Detta är en avhandling från Stockholm University : Department of Computer and Systems Sciences, Stockholm University

Sammanfattning: Information contained in the free text of health records is useful for the immediate care of patients as well as for medical knowledge creation. Advances in clinical language processing have made it possible to automatically extract this information, but most research has, until recently, been conducted on clinical text written in English. In this thesis, however, information extraction from Swedish clinical corpora is explored, particularly focusing on the extraction of clinical findings. Unlike most previous studies, Clinical Finding was divided into the two more granular sub-categories Finding (symptom/result of a medical examination) and Disorder (condition with an underlying pathological process). For detecting clinical findings mentioned in Swedish health record text, a machine learning model, trained on a corpus of manually annotated text, achieved results in line with the obtained inter-annotator agreement figures. The machine learning approach clearly outperformed an approach based on vocabulary mapping, showing that Swedish medical vocabularies are not extensive enough for the purpose of high-quality information extraction from clinical text.
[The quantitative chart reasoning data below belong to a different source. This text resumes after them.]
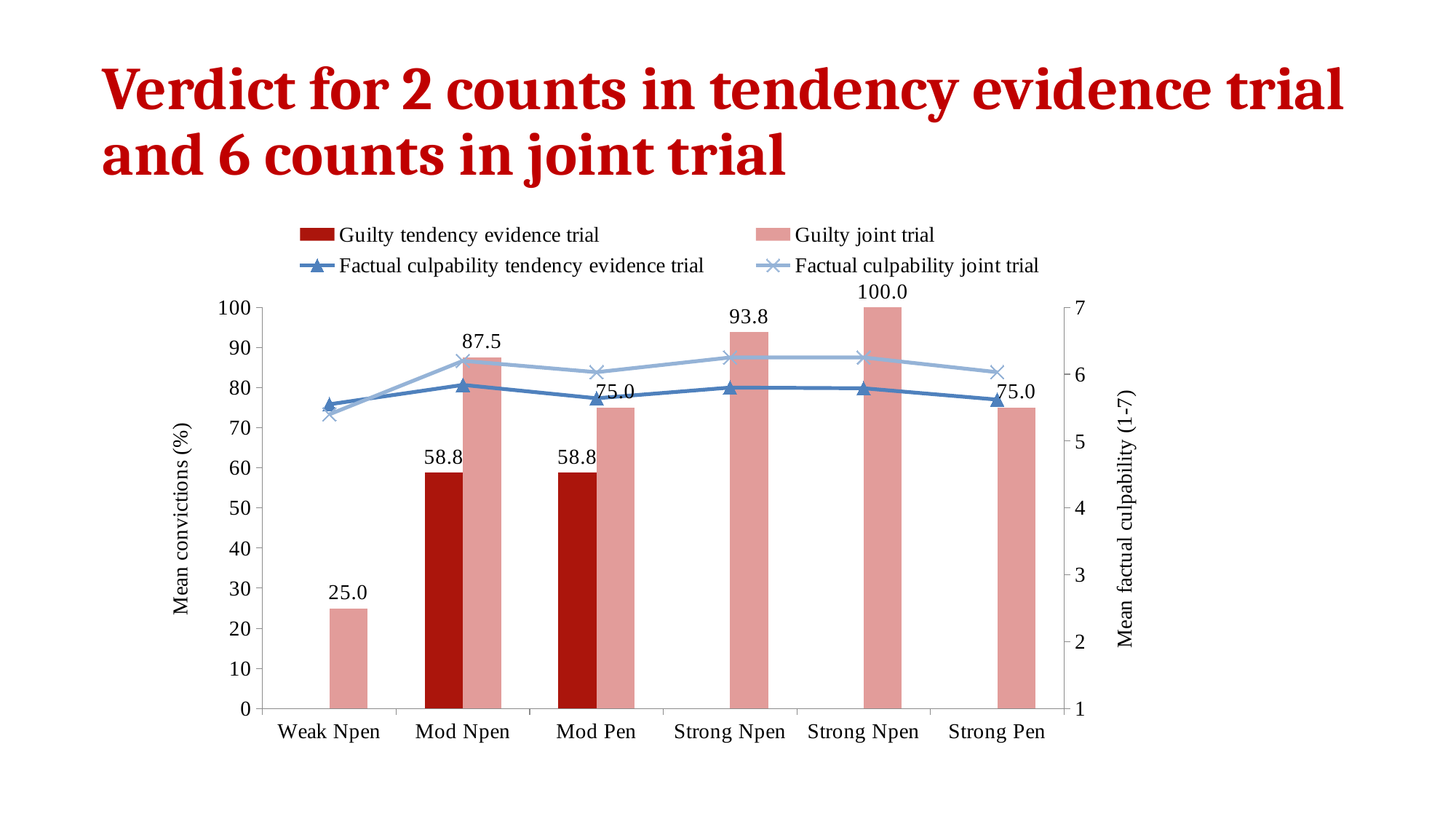
What is the value of the Guilty joint trial bar for Strong Pen? 75.0 Which is larger, the Guilty joint trial value for Mod Npen or for Mod Pen? Mod Npen What is the highest value shown for the Guilty joint trial series? 100.0 How many series does the legend list? 4 What is the value of the Guilty joint trial bar for Mod Npen? 87.5 What is the difference between the Guilty joint trial and Guilty tendency evidence trial values for Mod Npen? 28.7 Is the Factual culpability joint trial value for Weak Npen greater or less than 6 on the right axis? less What is the value of the Guilty joint trial bar for Weak Npen? 25.0 What kind of chart is shown on the slide? Combination bar and line chart How many categories are shown on the x axis? 6 Which category has the lowest Guilty joint trial value? Weak Npen What is the value of the Guilty tendency evidence trial bar for Mod Pen? 58.8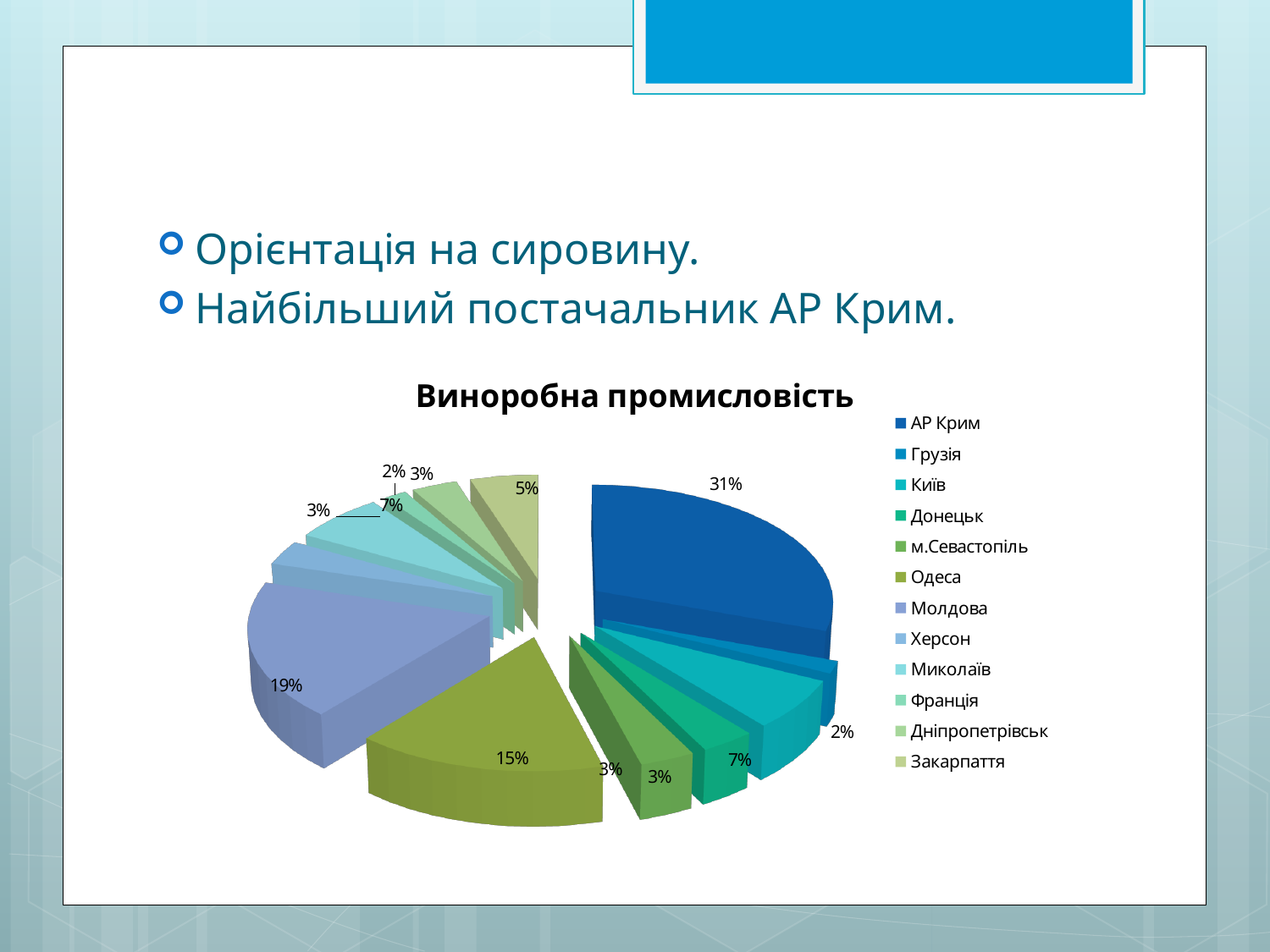
What is the difference between the share of Одеса and the share of Закарпаття? 10% What kind of chart is shown on the slide? pie chart Which category has the largest slice of the pie? АР Крим What is the difference between the share of АР Крим and the share of Молдова? 12% Which is larger, the slice for Молдова or the slice for Одеса? Молдова What share of the pie does АР Крим hold? 31% Which legend entry is listed first in the chart legend? АР Крим What is the title of the chart? Виноробна промисловість What share of the pie does Одеса hold? 15% What share of the pie does Молдова hold? 19% How many entries does the chart legend list? 12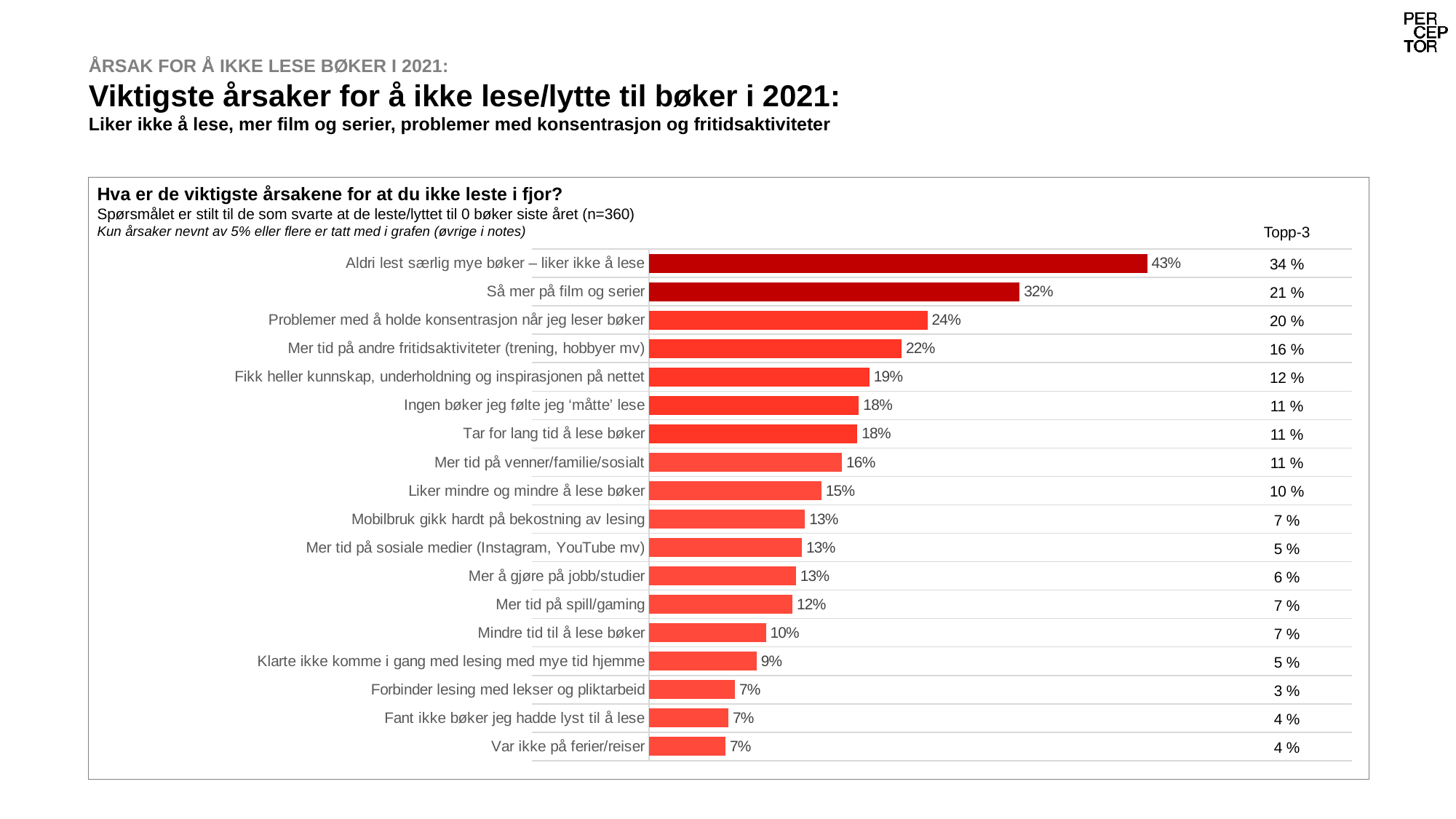
What value is shown for "Problemer med å holde konsentrasjon når jeg leser bøker"? 24% What is the sample size (n) stated above the chart? n=360 How many reasons (categories) are plotted in the chart? 18 What type of chart is shown on the slide? Bar chart What is the difference in percentage points between "Fikk heller kunnskap, underholdning og inspirasjonen på nettet" and "Mindre tid til å lese bøker"? 9 What percentage is shown for "Så mer på film og serier"? 32% Which reason has the highest percentage in the chart? Aldri lest særlig mye bøker – liker ikke å lese Which has a higher value: "Liker mindre og mindre å lese bøker" or "Forbinder lesing med lekser og pliktarbeid"? Liker mindre og mindre å lese bøker Which has a higher value: "Mer tid på andre fritidsaktiviteter (trening, hobbyer mv)" or "Mer tid på venner/familie/sosialt"? Mer tid på andre fritidsaktiviteter (trening, hobbyer mv) What is the difference in percentage points between "Aldri lest særlig mye bøker – liker ikke å lese" and "Så mer på film og serier"? 11 What value is shown for "Klarte ikke komme i gang med lesing med mye tid hjemme"? 9% What percentage is shown for "Mer tid på spill/gaming"? 12%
A rule and cue vocabulary-based approach was, however, successful for negation and uncertainty classification of detected clinical findings. Methods for facilitating expansion of medical vocabulary resources are particularly important for Swedish and other languages with less extensive vocabulary resources. The possibility of using distributional semantics, in the form of Random indexing, for semi-automatic vocabulary expansion of medical vocabularies was, therefore, evaluated. Distributional semantics does not require that terms or abbreviations are explicitly defined in the text, and it is, thereby, a method suitable for clinical corpora. Random indexing was shown useful for extending vocabularies with medical terms, as well as for extracting medical synonyms and abbreviation dictionaries.